Friends, brothers, and sisters,
Greetings from those of us in Ashdod.
This was another week of introduction for our community. We welcomed Mark and Aishah and their two beautiful daughters Abigail and Hannah to our community this week; it has been a long and tumultuous road for them coming from Holland, with many unexpected setbacks, but the Lord has faithfully made the way straight.
It is a new dynamic for many of us in this community to have an entire family join us; but we have already been blessed by them, and it is great joy for us to hear the laughter of their girls through the workday.
But it is not the way of Messiah, this focus on our own rights first and foremost; it is not the mindset of the man who emptied himself and took on the form of a servant. From the same passage in Philippians, Paul tells us: Do nothing from selfish ambition or conceit, but in humility count others more significant than yourselves. Let each of you look not only to his own interests, but also to the interests of others.
Any parent (and perhaps anyone who has deeply loved another person) will tell you that the needs of their child become more important than their own needs. This is, I think, a sign of real love, when you forget yourself because of the loved other. And is that not the kind of sacrificial love that Messiah calls us to have for one another?
The skeptic will say that this opens us up to abuse, makes us vulnerable, and that is certainly true. Pursuing the needs of others above our own does make us very vulnerable. But see a beautiful truth: when people love each other and mutually sacrifice for one another, then by their mutual sacrifice they hold each other up. This achieves the same thing the individualistic model achieves—personal needs being met—but unlike the individualist, it achieves it through a relationship of holy love, and so it is redeemed.
And how beautiful it is when not just two people, but a whole community does that same thing: sacrificing our personal needs for the sake of those around us, and thus sustaining one another in love. Friends, that, I think, is one of the most central truths of life in the church.
I’ll start off our prayer requests this week by asking you all to pray for Yaman from Kurdistan, who just yesterday was rushed to the Hadassah ER when his health took a turn for the worse after his surgery discharge.
Loai from Gaza also needs our prayer in Hadassah. Now one month after his heart surgery, he was returned to the ICU yesterday when his condition deteriorated in the children’s ward.

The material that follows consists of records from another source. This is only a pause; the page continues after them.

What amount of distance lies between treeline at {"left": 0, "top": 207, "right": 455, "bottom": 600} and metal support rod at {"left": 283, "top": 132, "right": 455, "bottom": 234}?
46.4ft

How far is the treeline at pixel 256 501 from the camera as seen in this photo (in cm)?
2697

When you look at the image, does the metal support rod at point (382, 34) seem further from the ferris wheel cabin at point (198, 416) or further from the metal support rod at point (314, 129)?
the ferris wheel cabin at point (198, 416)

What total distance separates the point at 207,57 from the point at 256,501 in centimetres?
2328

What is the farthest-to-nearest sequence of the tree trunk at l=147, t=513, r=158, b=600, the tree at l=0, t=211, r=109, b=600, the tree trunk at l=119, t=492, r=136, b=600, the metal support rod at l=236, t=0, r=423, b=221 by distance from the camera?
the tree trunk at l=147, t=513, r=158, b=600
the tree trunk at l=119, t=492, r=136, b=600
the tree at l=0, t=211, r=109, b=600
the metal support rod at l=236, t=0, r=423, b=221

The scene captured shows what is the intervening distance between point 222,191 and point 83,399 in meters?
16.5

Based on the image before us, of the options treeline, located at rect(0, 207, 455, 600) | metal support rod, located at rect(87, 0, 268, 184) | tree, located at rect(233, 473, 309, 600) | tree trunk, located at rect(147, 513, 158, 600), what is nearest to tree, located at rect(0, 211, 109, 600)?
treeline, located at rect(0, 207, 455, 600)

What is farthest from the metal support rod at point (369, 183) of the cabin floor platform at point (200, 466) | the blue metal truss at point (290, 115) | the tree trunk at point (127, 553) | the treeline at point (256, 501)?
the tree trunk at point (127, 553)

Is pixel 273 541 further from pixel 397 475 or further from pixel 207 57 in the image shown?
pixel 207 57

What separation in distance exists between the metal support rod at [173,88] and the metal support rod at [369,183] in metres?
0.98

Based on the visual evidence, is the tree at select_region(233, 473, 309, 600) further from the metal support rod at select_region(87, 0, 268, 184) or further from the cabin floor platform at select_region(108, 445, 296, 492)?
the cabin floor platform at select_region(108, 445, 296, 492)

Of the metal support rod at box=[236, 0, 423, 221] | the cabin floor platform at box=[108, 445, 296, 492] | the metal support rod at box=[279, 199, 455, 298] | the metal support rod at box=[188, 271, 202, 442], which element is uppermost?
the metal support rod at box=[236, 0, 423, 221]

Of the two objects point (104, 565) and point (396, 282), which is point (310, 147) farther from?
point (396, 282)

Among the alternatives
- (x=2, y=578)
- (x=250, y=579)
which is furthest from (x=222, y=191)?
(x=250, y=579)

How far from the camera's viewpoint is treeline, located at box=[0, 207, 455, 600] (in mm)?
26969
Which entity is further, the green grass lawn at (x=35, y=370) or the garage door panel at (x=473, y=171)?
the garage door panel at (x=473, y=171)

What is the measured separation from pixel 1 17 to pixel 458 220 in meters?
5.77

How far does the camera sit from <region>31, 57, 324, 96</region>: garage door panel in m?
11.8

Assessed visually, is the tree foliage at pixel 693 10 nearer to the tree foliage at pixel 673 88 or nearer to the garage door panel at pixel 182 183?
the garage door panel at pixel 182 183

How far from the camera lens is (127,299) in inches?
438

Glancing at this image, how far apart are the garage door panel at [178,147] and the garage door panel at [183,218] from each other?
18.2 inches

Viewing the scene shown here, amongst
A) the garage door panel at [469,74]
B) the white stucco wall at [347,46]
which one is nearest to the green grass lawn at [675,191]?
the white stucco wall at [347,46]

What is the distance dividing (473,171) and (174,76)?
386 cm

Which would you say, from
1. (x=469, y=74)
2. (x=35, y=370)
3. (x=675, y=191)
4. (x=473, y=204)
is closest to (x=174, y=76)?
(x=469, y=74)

Also at Hadassah 13-year-old Ibrahim from Gaza was unexpectedly hospitalized when his cardiologist suspected an infection of the heart during a routine follow-up echo:
Please pray also for Salama, a newborn boy who had an emergency transfer from Gaza into Sheba Medical Center this week and is our newest child there.
Several of our children had surgery this week, and I bring them before you all for prayer. First, we rejoice for the successful surgery at Sheba of Avan, our newest little Kurdish girl, yesterday morning.
We pray for Hur, who, after fighting off a round of sepsis, was finally stable enough to go for surgery Wednesday:
We thank God for Revand’s quick and successful catheterization this week at Sheba; he was in and out of the hospital in just three days, and he’s back with us and thriving once again.
We thank God for the successful surgery of Soso at Hadassah on Sunday. Soso is such a beautiful and smart little girl; she wandered around her recovery ward playing with the nurses and sitting at their desk with them.
Speaking of going back home, we have two discharges to rejoice over. First Adam, who was only with us for ten days, has already gone back home to Gaza!
And, just a few days shy of her four-month anniversary in Israel, Arwa had a good final echo and was discharged to return to Kurdistan.
But the process of getting there is often messy and tricky. It requires us to humble ourselves and to quiet our pride; it requires us to be quick to listen and slow to speak and slow to anger; it requires us to truly love one another. It is a process that takes time and is hard to fully realize, but I believe it can happen, and more importantly, I believe it is what God wants to happen; and that he is working in our hearts every day to facilitate it.
Pray that we will work alongside him in that, and that we will soften our hearts, both toward him and toward one another; pray that our community here will become a joyful place of healing, physically and spiritually, for all that come into it.